D’ensemble, on peut considérer Lafayette comme le plus précoce, le plus intrépide et le plus honnête assaillant à la prise d’assaut de l’ancien régime, dès les débuts de 89. Toujours pourtant quelque chose du chevalier et du galant adversaire, soit qu’il s’élance à la brèche en 89 l’épée en main, soit qu’il reparaisse comme le porte-étendard général de la révolution en 1830. Un très spirituel écrivain, M. Saint-Marc Girardin, en louant Lafayette dans les Débats (preuve qu’il est bien mort), a conjecturé que, s’il avait vécu au moyen-âge, il aurait fondé quelque ordre religieux avec la puissance d’une idée morale fixe. Je crois que Lafayette, au moyen-âge, aurait été ce qu’il fut de nos jours, un chevalier, cherchant encore à sa manière le triomphe des droits de l’homme sous prétexte du Saint-Graal, ou bien un croisé en quête du saint tombeau, le bras droit et le premier aide-de-camp, sous un Pierre-l’Ermite, c’est-à-dire sous la voix de Dieu, d’une des grandes croisades.
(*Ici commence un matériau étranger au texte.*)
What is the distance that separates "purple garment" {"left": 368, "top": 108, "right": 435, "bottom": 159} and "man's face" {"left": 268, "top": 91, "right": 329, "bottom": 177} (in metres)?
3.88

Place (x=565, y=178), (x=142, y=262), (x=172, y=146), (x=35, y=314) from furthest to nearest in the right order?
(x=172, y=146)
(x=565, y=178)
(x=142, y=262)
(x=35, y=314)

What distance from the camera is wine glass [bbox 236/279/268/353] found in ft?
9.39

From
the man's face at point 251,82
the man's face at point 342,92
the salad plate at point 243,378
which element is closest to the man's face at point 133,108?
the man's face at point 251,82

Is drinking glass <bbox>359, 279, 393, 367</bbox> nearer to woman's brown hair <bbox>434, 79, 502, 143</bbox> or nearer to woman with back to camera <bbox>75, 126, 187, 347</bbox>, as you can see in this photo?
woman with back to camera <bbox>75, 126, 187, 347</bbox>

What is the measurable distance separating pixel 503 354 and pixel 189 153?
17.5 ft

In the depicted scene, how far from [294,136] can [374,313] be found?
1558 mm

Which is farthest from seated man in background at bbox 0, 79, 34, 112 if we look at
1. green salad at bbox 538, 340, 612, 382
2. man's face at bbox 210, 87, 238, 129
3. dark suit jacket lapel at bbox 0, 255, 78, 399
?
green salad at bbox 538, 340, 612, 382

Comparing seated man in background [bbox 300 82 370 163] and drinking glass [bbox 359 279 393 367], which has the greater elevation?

Cette sorte de vocation chevaleresque du héros républicain, de l’Américain de Versailles, apparaît tout d’abord dans les volumes de mémoires et de correspondance publiés. C’est en rendant compte de ces volumes précieux, recueillis avec la plus scrupuleuse piété d’une famille pour une vénérable mémoire, qu’il nous sera aisé de suivre et de faire sentir les lignes principales, les traits composans d’un caractère toujours divers, si simple qu’il soit et si uniforme qu’il paraisse.
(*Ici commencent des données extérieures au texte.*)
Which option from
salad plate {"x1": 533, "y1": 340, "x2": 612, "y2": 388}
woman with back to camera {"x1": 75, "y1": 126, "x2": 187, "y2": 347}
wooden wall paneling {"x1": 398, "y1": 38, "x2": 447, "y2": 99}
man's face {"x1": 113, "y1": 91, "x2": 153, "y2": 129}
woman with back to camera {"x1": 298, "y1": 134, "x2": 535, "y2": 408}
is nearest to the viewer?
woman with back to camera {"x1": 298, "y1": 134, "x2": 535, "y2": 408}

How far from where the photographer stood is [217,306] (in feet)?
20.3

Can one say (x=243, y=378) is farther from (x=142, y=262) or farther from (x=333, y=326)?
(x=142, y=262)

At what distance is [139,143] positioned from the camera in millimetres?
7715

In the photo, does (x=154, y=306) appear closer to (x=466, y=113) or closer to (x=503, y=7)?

Le premier volume et la moitié du second contiennent tous les faits de la vie de Lafayette antérieurs à 89, la guerre d’Amérique, ses voyages en Europe au retour ; tantôt ce sont des récits et des chapitres de mémoires de sa main, tantôt ce sont des correspondances qui y suppléent et les continuent. Cette portion du livre est très intéressante et neuve, d’une lecture plus continue et plus coulante que l’intervalle, d’ailleurs plus connu, de 89 à 92, dans lequel on ne marche qu’à travers les justifications, rectifications. — On saisit tout d’abord le trait essentiel, le grand ressort du caractère de Lafayette, et, lui-même, il le met à nu ingénument : « Vous me demandez l’époque de mes premiers soupirs vers la gloire et la liberté ; je ne m’en rappelle aucune dans ma vie qui soit antérieure à mon enthousiasme pour les anecdotes glorieuses, à mes projets de courir le monde pour chercher de la réputation. Dès l’âge de huit ans, mon cœur battit pour cette hyène qui fit quelque mal, et encore plus de bruit, dans notre voisinage (en Auvergne), et l’espoir de la rencontrer animait mes promenades. Arrivé au collége, je ne fus distrait de l’étude que par le désir d’étudier sans contrainte. Je ne méritai guère d’être châtié ; mais, malgré ma tranquillité ordinaire, il eût été dangereux de le tenter, et j’aime à penser que, faisant en rhétorique le portrait du cheval parfait, je sacrifiai un succès au plaisir de peindre celui qui, en apercevant la verge, renversait son cavalier. » Ce ne sont pas seulement les écoliers de rhétorique, ce sont quelquefois les hommes qui sacrifient un succès, c’est-à-dire la chose possible, au plaisir de peindre ou de faire une action d’où résulte le plus grand honneur à leur rôle, la plus grande satisfaction à leurs sentimens.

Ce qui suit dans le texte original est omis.